What you are asked to do: Starting with the line containing "Put the tray" and going on through the line containing "Easily push the", return the lines of the data below exactly, and only those.

Page-level text extractions
________________

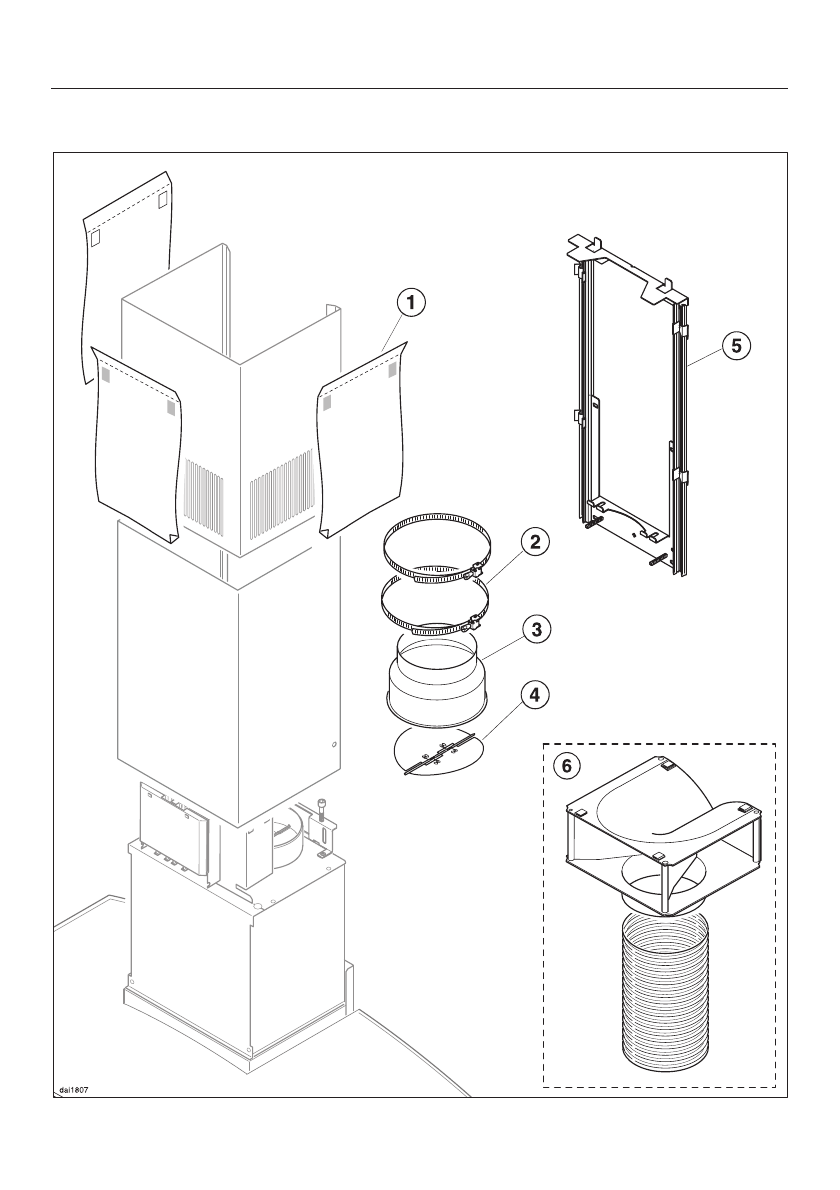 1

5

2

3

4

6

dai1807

________________

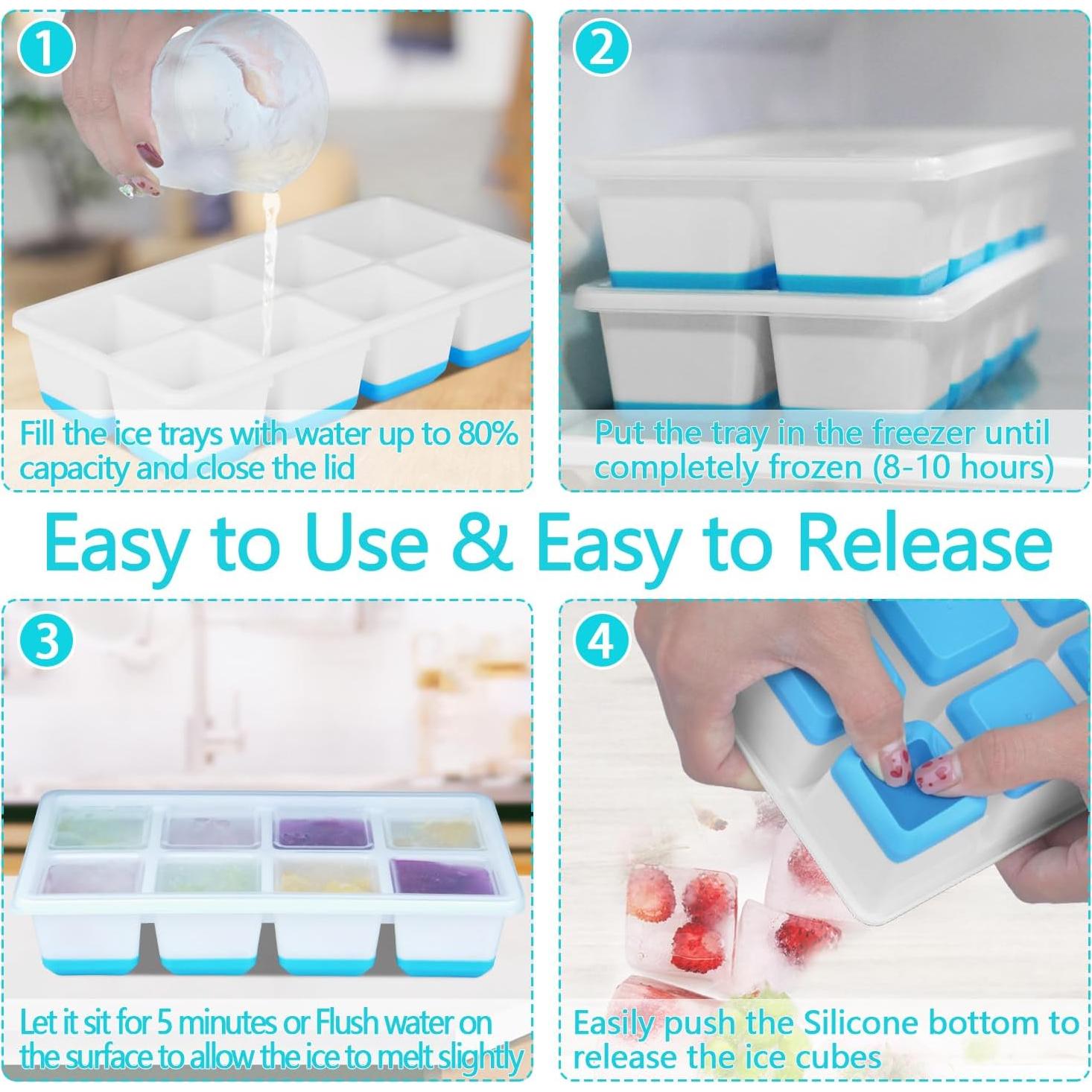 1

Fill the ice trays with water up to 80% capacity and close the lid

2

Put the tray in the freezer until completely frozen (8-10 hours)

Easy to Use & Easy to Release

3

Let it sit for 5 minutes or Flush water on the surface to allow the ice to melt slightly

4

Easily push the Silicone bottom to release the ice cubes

________________

Reply to the task:
Put the tray in the freezer until completely frozen (8-10 hours)

Easy to Use & Easy to Release

3

Let it sit for 5 minutes or Flush water on the surface to allow the ice to melt slightly

4

Easily push the Silicone bottom to release the ice cubes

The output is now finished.